== READING PASSAGE ==

We establish a connection between tangles, a concept from structural graph theory that plays a central role in Robertson and Seymour’s graph minor project, and hierarchical clustering. Tangles cannot only be defined for graphs, but in fact for arbitrary connectivity functions, which are functions defined on the subsets of some finite universe, which in typical clustering applications consists of points in some metric space. Connectivity functions are usually required to be submodular. It is our first contribution to show that the central duality theorem connecting tangles with hierarchical decompositions (so-called branch decompositions) also holds if submodularity is replaced by a different property that we call maximum-submodular. We then define a natural, though somewhat unusual connectivity function on finite data sets in an arbitrary metric space and prove that its tangles are in one-to-one correspondence with the clusters obtained by applying the well-known single linkage clustering algorithms to the same data set. The idea of viewing tangles as clusters has first been proposed by Diestel and Whittle [Reinhard Diestel et al., 2019] as an approach to image segmentation. To the best of our knowledge, our result is the first that establishes a precise technical connection between tangles and clusters.

== DATA ==
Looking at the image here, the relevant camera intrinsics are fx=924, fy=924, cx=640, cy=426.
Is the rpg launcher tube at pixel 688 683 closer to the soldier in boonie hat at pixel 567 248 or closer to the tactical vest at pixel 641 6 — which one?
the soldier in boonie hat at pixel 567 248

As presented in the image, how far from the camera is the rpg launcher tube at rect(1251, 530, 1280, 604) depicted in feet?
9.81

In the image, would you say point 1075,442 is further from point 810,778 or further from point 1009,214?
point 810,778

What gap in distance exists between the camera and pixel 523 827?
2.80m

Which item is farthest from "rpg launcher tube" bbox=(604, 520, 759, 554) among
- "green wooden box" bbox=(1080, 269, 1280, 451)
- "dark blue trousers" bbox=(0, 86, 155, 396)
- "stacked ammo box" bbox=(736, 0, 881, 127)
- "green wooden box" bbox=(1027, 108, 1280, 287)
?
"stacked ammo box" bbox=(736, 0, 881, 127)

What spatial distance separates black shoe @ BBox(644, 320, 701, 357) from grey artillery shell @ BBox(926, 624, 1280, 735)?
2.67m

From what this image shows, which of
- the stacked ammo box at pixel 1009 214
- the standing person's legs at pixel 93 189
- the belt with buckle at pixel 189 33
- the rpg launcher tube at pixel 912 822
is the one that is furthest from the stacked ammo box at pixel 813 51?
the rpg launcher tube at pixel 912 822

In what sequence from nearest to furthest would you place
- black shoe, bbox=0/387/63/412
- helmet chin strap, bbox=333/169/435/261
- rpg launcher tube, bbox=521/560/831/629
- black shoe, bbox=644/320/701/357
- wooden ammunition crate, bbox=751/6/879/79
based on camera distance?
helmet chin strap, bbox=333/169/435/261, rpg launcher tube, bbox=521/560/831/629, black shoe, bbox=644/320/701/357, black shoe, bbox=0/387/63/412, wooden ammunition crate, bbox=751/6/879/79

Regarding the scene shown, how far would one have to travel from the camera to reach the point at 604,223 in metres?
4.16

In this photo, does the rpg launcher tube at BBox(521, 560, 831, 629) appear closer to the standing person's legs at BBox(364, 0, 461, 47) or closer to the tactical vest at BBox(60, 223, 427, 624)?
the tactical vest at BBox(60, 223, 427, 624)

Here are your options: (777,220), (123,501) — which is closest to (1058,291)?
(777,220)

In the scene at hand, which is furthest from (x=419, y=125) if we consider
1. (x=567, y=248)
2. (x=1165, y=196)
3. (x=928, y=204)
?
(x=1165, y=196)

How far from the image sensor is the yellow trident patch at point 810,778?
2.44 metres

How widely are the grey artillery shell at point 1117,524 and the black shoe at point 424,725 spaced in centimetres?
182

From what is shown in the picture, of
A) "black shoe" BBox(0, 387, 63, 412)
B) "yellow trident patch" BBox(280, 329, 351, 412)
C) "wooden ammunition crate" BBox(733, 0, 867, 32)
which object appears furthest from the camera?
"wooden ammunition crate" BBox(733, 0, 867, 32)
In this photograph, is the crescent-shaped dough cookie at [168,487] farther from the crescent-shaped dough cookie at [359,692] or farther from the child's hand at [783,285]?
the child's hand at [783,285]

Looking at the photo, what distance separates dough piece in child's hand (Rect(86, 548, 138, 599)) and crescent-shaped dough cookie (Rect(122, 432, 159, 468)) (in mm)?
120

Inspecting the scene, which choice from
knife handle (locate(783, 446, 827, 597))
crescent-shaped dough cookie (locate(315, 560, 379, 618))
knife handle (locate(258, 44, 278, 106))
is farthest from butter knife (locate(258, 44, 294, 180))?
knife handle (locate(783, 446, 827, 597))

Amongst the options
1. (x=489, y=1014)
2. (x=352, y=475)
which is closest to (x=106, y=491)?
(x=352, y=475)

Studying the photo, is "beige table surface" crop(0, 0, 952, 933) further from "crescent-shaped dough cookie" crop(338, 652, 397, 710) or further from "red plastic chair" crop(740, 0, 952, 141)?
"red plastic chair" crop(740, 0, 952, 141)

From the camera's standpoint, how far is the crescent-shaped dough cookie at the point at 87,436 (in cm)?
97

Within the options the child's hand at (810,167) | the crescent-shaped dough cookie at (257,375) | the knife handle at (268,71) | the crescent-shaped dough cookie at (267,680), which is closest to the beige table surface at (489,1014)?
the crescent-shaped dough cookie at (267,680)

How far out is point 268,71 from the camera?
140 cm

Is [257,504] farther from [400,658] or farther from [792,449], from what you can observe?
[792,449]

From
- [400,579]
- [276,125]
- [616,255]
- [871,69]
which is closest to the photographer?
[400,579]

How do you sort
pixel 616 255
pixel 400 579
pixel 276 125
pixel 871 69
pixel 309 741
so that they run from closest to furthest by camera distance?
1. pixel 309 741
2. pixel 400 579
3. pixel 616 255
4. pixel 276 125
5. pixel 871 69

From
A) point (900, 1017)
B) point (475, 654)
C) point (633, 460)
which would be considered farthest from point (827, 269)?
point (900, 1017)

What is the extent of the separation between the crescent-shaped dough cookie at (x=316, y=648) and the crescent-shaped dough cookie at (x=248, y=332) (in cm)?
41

== EXERCISE DETAILS ==
Answer these questions from the passage on tangles and clustering:
1. What property replaces submodularity in the paper's first contribution?
2. The tangles of the defined connectivity function correspond one-to-one with the clusters from which algorithms?
3. Who first proposed viewing tangles as clusters, and for what application?
The records have no connection to the text.

== EXERCISE RESULT ==
1. A property the authors call maximum-submodular.
2. The single linkage clustering algorithms, applied to the same data set.
3. Diestel and Whittle, as an approach to image segmentation.